[open-bibliography] FRBR, relationships and inference

Adrian Pohl pohl at hbz-nrw.de
Thu May 27 22:13:50 UTC 2010


Puh,

I just tried to read through the tons of very interesting mails you guys wrote over the last week and would now like to add to it by giving my two cents about the FRBR model and the question of which approach to take to get rich data which is easy to produce and is a fruitful basis for research. I will step back a bit first to make my point in the end.

As it seems, nobody disagrees with producing Open Bibliographic Data as Linked Data, i.e. data complying with the RDF model. Which is good, because RDF models very elegant the basic operation we do when we make a statement about something: reference and predication. We identify something and say something about it. This is the stuff librarians and other data producers have done for centuries: identifying a resource and saying something about it. And RDF uses unambigous public names (URIs) for entities and predicates which accounts for its virtue over past approaches.

I have to make clear: I'd like to have URIs for works and we need URIs for works because they are important for literary scholars and the like. But I think we'll never agree on _one_ model for defining works. Because there is no obvious way to distinguish a work entitiy. We'd have to prescribe the way of identifying works which won't work. We need another approach.

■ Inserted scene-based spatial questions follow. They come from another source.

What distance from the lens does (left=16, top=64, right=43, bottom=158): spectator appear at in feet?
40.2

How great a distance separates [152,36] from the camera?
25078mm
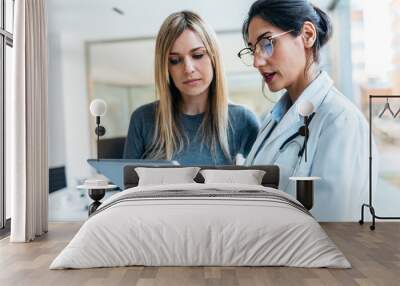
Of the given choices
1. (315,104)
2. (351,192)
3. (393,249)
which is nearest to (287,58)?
(315,104)

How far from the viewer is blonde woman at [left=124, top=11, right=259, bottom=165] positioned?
→ 19.8 feet

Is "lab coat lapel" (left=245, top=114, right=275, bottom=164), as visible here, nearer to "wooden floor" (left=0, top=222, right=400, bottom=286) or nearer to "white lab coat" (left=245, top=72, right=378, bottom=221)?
"white lab coat" (left=245, top=72, right=378, bottom=221)

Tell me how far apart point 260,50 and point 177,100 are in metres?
1.04

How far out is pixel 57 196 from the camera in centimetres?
635

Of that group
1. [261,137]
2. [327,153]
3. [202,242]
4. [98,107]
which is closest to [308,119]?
[327,153]

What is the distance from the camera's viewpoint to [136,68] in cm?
621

So let's just identify which we can easily agree on as one entity, let's take care of (id)entities we can easily distinguish. These entities are items and manifestations, the entities we catalogued/described all along: 
Individual books (items) are easily distinguished from each other  and as such identified easily as long as we are in the print domain. And manifestations are quite easily identified as well, because they can be defined as a set of texts which share the sameness of spelling. 
Note: In the digital domain we can't catalog items because they only exist transiently on screens, it only makes sense to describe manifestations. (And I would argue that a digitalization of a book and the corresponding print-manifestation are instantiations of the same manifestation. I don't understand why we make to records for these - at least in Germany. Following this approach, media-type would be an attribute for items... )

So we got items and manifestations and items are linked to manifestations and inherit some of their properties (as it is the case in actual catalogs). What's nect to do is: Propose and use relations between Items, Manifestations and the entitites in FRBR groups 2 and 3 (which make sense in my opinion and I think so far nobody objected to them).

I think what is really important here are relations between manifestations like: consequentEdition and previousEdition, revisedEdition, abridgedEdition, illustratedEdition, translation, filmAdaptation, radioPlayAdaptation, parody, plagiarism, commentary, hommage and so on. If we got this data, for example we could infer the original edition and the language of the original work, we wouldn't have to add it to a work description ourselves.  And the best: Other people could infer work entities by grouping stuff together as they find useful. If somebody wants the movie to be part of the work: OK. If others want a translation to be a new work: Why not? It's the Semantic Web, isn't it designed to do this stuff?

This approach doesn't exclude grouping works from the start as long as I record the relevant attributes and relationships from which other people could infer other work groupings.

I hope I didn't just repeat what was already said. What do you think about it?